Source text
* START *
Crotty (and variations O’Crotty, Crotti, Crottee, etc.) are anglicisations of the Irish name Ó Crotaigh – ‘Descendant of Crotach’. The name dates from medieval times, to the pre-Norman kingdom of Thomond ('North Munster') where the Dál gCais (in English: ‘Dalcassian’) clan, centred on the regional rulers – the Uí Briain (O'Brien) family – were dominant.  The Crottys were one of eight septs of the O’Briens (i.e. descended via the female line – hence the different surnames).  They settled in Western Co.Waterford and Eastern Co.Cork.

In common with the O’Briens – and the millions of descendants of the other seven septs – the Crotty sept's likely ultimate common ancestor is Brian Bóruma mac Cennétig (‘Brian Boru’) c.941 – 1014, and therefore possibly (via the Dál gCais) as far back as Cormac Cas in the 3rd century.

The name originates in present-day County Clare, and (despite extensive emigration) is still most common in the general area of the former kingdom of Thomond (i.e. West Waterford, Clare, South Tipperary, parts of Cork and Limerick).

Spelling variations include Crotty, O'Crotty, Crotti, Crothon, Crotton, Crotone, Crottee, Crottey, O'Crottey, O'Crottee, O'Crottie, Croddy, and Cratty.  Other non-anglicised versions in use include Crothaigh, Chrothaigh etc.
* END *
Requirement A
List the areas where, according to the surname text, the name is still most common.
Requirement B
Translate this sentence from the surname text into Spanish: "They settled in Western Co.Waterford and Eastern Co.Cork."
Requirement C
Repeat the surname text word for word from "Crotty (and variations" up to and including "the 3rd century.".
None of the data after this point is needed.

Supplied records
* START *
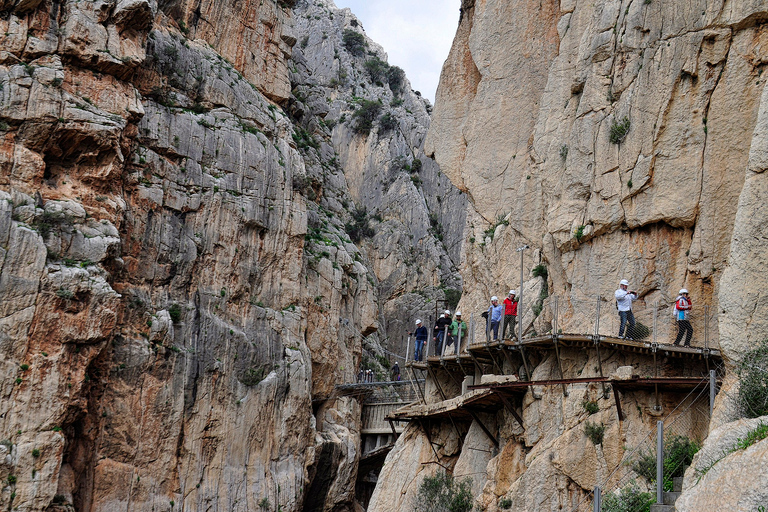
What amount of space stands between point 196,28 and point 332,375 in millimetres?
22349

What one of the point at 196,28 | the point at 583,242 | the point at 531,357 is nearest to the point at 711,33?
the point at 583,242

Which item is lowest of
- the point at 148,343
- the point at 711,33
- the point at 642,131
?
the point at 148,343

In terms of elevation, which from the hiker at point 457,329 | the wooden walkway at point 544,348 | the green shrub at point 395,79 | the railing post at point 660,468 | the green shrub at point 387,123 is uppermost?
the green shrub at point 395,79

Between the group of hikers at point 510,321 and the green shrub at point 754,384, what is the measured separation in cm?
419

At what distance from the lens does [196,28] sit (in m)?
49.8

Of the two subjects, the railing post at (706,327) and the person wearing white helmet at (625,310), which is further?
the person wearing white helmet at (625,310)

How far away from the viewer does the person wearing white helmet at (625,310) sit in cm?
2095

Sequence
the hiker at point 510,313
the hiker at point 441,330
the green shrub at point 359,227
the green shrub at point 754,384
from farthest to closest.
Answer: the green shrub at point 359,227 < the hiker at point 441,330 < the hiker at point 510,313 < the green shrub at point 754,384

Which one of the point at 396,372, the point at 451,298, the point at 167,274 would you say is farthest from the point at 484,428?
the point at 451,298

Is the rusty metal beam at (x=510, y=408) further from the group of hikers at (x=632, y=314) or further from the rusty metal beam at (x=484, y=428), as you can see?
the group of hikers at (x=632, y=314)

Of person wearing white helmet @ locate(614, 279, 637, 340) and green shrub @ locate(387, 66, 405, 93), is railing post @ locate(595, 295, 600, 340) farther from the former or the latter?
green shrub @ locate(387, 66, 405, 93)

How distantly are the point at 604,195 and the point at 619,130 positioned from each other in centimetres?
196

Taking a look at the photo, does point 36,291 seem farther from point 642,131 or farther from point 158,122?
point 642,131

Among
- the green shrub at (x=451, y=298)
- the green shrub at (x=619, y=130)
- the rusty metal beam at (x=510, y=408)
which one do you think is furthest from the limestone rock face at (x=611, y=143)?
the green shrub at (x=451, y=298)
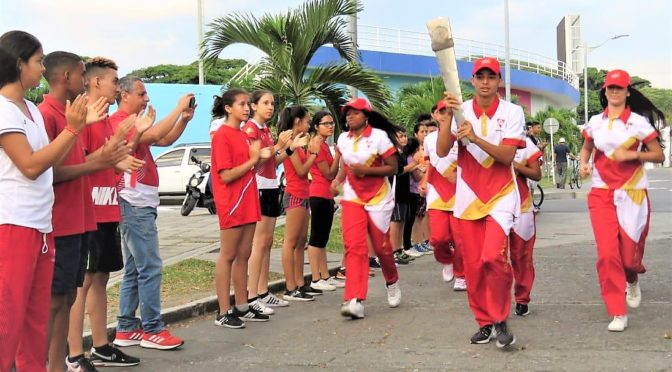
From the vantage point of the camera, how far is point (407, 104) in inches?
1104

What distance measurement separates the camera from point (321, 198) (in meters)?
9.07

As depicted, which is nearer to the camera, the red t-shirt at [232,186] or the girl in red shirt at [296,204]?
the red t-shirt at [232,186]

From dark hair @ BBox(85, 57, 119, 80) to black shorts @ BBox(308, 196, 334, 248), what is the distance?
3.64 meters

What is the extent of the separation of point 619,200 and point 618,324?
1014mm

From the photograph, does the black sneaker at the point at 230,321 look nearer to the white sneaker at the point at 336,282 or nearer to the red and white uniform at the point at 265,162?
the red and white uniform at the point at 265,162

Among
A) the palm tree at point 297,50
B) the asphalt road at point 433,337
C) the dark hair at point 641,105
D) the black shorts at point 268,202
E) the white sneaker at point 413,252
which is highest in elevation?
the palm tree at point 297,50

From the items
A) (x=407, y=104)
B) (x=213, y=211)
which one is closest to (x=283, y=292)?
(x=213, y=211)

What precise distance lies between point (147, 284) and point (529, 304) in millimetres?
3629

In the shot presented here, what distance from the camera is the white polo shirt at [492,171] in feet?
20.3

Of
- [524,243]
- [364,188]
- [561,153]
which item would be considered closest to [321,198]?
[364,188]

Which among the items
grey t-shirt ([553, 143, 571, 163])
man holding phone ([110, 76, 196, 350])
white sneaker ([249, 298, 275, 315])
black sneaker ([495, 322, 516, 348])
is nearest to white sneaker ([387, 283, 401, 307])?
white sneaker ([249, 298, 275, 315])

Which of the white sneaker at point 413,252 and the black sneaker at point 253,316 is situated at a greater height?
the white sneaker at point 413,252

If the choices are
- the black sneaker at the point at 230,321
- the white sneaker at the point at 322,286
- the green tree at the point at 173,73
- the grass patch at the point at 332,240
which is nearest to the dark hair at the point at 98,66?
the black sneaker at the point at 230,321

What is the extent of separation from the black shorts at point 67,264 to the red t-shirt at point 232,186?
224 cm
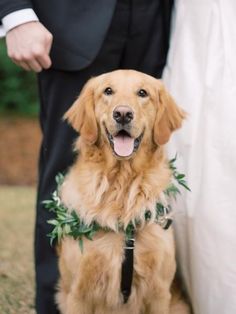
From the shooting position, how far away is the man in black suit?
3.19 metres

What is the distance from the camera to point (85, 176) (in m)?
3.46

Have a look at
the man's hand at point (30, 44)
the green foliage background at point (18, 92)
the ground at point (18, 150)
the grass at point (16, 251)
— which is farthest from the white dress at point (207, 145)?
the green foliage background at point (18, 92)

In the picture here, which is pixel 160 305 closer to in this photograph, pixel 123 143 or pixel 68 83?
pixel 123 143

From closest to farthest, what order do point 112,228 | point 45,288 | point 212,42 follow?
1. point 112,228
2. point 212,42
3. point 45,288

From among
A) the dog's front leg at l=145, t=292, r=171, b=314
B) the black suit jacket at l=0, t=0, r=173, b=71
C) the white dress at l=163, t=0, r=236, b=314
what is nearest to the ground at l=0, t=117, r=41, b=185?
the white dress at l=163, t=0, r=236, b=314

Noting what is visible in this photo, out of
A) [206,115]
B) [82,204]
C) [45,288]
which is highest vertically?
[206,115]

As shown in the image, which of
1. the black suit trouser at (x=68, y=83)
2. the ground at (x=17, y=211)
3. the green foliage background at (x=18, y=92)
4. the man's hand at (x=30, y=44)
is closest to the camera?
the man's hand at (x=30, y=44)

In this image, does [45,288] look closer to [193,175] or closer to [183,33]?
[193,175]

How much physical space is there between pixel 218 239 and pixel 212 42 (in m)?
* END *
Task output A
- West Waterford
- Clare
- South Tipperary
- parts of Cork
- parts of Limerick

Task output B
Se establecieron en el oeste del condado de Waterford y en el este del condado de Cork.

Task output C
Crotty (and variations O’Crotty, Crotti, Crottee, etc.) are anglicisations of the Irish name Ó Crotaigh – ‘Descendant of Crotach’. The name dates from medieval times, to the pre-Norman kingdom of Thomond ('North Munster') where the Dál gCais (in English: ‘Dalcassian’) clan, centred on the regional rulers – the Uí Briain (O'Brien) family – were dominant.  The Crottys were one of eight septs of the O’Briens (i.e. descended via the female line – hence the different surnames).  They settled in Western Co.Waterford and Eastern Co.Cork.

In common with the O’Briens – and the millions of descendants of the other seven septs – the Crotty sept's likely ultimate common ancestor is Brian Bóruma mac Cennétig (‘Brian Boru’) c.941 – 1014, and therefore possibly (via the Dál gCais) as far back as Cormac Cas in the 3rd century.